==== Selected passage ====
Jythons and Javas and bears, oh my!

April 11, 2008

It’s hard to believe but I’ve been at the new job for six months already, a full half-year come the 29th. Some days it seems like I’ve been here forever; others like I’m still a rank newb. I haven’t written terribly much about what I’ve been up to (but I assure you I’ve been busy). Let me rectify that.

The Transfer Problem

Two of the projects I’ve been working on relate to a fairly general problem that we like to call “transfer,” which revolves around, well, transferring files to and fro. Sounds simple. Is simple. That is, until you start thinking about preservation and accounting for a highly heterogeneous network with idiosyncratic nodes, esoteric storage software, and differential firewall rules. And that’s where it gets interesting (and problematic). The transferring itself, or copying of files from one location to another which we call “transport,” is the easiest part. We like to use common tools in our environment. It makes life easy. And so good ol’ scp seems like an obvious choice to handle the job.

Since preservation is a core aspect of our “repository,” a term which I use loosely, we must build certain other functionalities into the transfer process: validation, verification, inventory, backup, ingest, and so forth. Every time a file is copied to a non-transient location, we verify the file against a (SHA1) checksum and record an event for auditing purposes.

Repository Workflows

Some steps in the transfer process are routine and best handled by machines. Thus we automate them with scripts and code. Others require human intervention. This introduces another key aspect of our repository needs: workflows. No two projects will have the same workflow and yet all will have some steps in common. We’re using JBoss’s jBPM library for workflow management and it is more than capable of handling our workflow needs. It allows us to model complex and varied flows in a robust and not ad hoc way; it does seem preferable to me to model our workflows via jBPM’s graphical editor (serialized to JPDL XML) rather than copying around blocks of code and otherwise modeling the workflow procedurally in business logic.
====
## Work to do
(a) Condense the paragraph of the blog post that begins "Since preservation is a core aspect" into a short bulleted list that keeps its main facts.
(b) Please resize the rows starting at the one that contains "What is the numerical" and ending at the final row. Repeat only those rows with their requests unchanged, multiply each distance given in the answers by 0.95, round it to its original number of decimals with halves rounded up, and leave out the picture.
The blog post and the rows come from unrelated sources.
==== Data supplied ====
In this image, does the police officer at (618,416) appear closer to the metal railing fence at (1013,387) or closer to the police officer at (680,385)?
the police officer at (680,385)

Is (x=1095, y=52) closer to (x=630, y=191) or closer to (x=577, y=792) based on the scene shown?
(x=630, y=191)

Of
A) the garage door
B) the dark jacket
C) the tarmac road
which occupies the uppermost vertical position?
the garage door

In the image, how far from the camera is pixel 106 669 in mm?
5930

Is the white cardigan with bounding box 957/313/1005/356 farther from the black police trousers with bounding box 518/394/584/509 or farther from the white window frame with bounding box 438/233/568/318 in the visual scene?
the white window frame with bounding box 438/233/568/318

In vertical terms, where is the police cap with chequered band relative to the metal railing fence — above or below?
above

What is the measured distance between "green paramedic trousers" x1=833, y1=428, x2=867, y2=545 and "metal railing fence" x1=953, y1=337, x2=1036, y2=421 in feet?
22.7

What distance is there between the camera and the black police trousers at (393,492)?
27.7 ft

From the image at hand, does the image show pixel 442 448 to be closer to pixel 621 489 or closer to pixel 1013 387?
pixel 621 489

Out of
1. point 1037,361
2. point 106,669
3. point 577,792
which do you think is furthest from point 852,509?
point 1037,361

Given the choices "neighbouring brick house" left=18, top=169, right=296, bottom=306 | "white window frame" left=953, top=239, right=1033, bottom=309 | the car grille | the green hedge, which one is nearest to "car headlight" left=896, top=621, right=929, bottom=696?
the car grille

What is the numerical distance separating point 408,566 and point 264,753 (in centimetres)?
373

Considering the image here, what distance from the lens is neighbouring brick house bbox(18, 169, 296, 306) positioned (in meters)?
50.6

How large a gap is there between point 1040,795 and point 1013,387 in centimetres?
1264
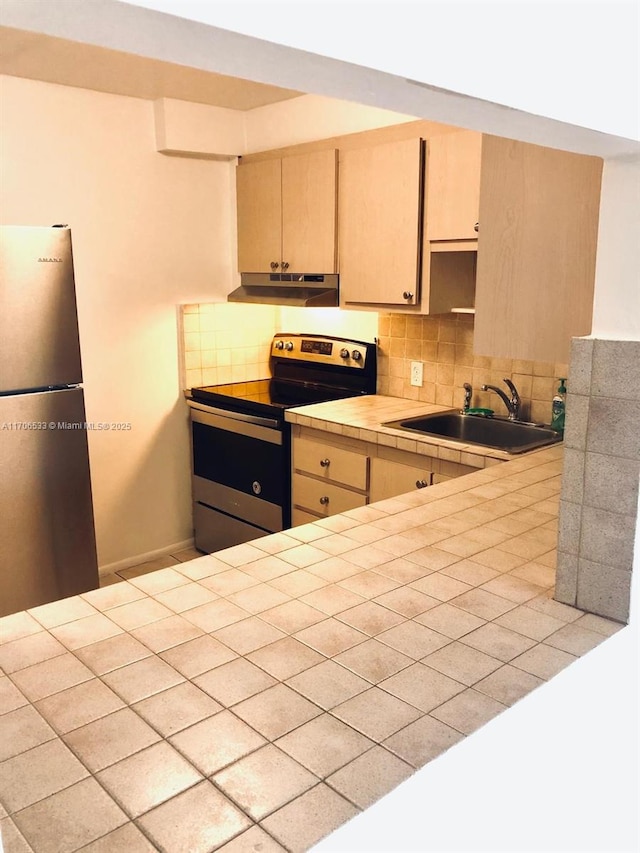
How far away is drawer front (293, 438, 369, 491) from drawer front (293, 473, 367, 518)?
====
## Outputs by task
(a)
- Preservation is central to the "repository" (a loosely used term), so the transfer process must include other functions: validation, verification, inventory, backup, ingest, and so forth.
- Each time a file is copied to a non-transient location, it is verified against a SHA1 checksum.
- An event is also recorded for auditing each time.

(b)
What is the numerical distance separating point 408,566 and point 264,753 (in centimetres)?
354

Considering the image here, what distance from the lens is neighbouring brick house bbox(18, 169, 296, 306) positioned (in meters)?
48.1

How large a gap is there between point 1040,795 and point 1013,387 in centimetres?
1201
How far away is drawer front (293, 438, 369, 491) from drawer front (293, 473, 367, 518)?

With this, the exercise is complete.